DOCUMENT TEXT:
* * * * *

Trying to Derail the Federal Immigration Gravy Train Congressional Republicans confront the religious agencies aggravating the border catastrophe. by Joseph Hippolito

https://www.frontpagemag.com/trying-to-derail-the-federal-immigration-gravy-train/

With no projected end to the chaos of illegal immigration, some Congressional Republicans have decided to confront the religious agencies aggravating the problem at the Mexican border — including Catholic Charities, which plays a pivotal role in that chaos, as FrontPage Magazine reported.

Even conservative Catholics organized to oppose their church’s support of open borders. The Deposit of Faith Coalition held a press conference July 20 in Washington, D.C. to demand that Congress stop giving funds for the United States Conference of Catholic Bishops. The website Church Militant, one of the members, calls the coalition “a group of about a dozen Catholic or Catholic-led outfits.”

The coalition’s press conference represents growing public opposition to the Biden “Administration’s” apathy and religious agencies’ social irresponsibility.

* * * * *

EXTRACTED ENTRIES:
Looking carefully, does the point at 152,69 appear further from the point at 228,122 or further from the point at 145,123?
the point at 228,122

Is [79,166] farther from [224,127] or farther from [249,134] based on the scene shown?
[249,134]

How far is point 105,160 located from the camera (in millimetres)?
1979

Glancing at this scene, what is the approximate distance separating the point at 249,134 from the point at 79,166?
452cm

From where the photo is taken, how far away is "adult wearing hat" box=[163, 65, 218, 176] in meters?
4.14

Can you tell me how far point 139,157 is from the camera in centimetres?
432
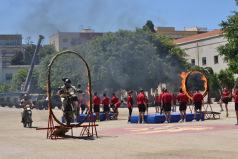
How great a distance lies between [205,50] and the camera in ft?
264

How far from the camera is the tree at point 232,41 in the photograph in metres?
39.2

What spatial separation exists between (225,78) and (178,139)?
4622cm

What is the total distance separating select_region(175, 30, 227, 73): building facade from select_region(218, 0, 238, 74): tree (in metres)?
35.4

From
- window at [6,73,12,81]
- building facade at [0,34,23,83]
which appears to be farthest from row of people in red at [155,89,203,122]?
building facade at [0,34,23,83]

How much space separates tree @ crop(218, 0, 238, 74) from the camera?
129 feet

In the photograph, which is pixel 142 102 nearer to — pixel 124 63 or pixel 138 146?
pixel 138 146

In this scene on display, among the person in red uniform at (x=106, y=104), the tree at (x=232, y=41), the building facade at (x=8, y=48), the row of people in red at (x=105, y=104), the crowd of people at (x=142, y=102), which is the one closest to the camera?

* * * * *

WORK TO BE COMPLETED:
From the immigration article above, repeat verbatim the passage that begins with the words "Trying to Derail" and stops after the words "FrontPage Magazine reported.".

FINAL RESULT:
Trying to Derail the Federal Immigration Gravy Train Congressional Republicans confront the religious agencies aggravating the border catastrophe. by Joseph Hippolito

https://www.frontpagemag.com/trying-to-derail-the-federal-immigration-gravy-train/

With no projected end to the chaos of illegal immigration, some Congressional Republicans have decided to confront the religious agencies aggravating the problem at the Mexican border — including Catholic Charities, which plays a pivotal role in that chaos, as FrontPage Magazine reported.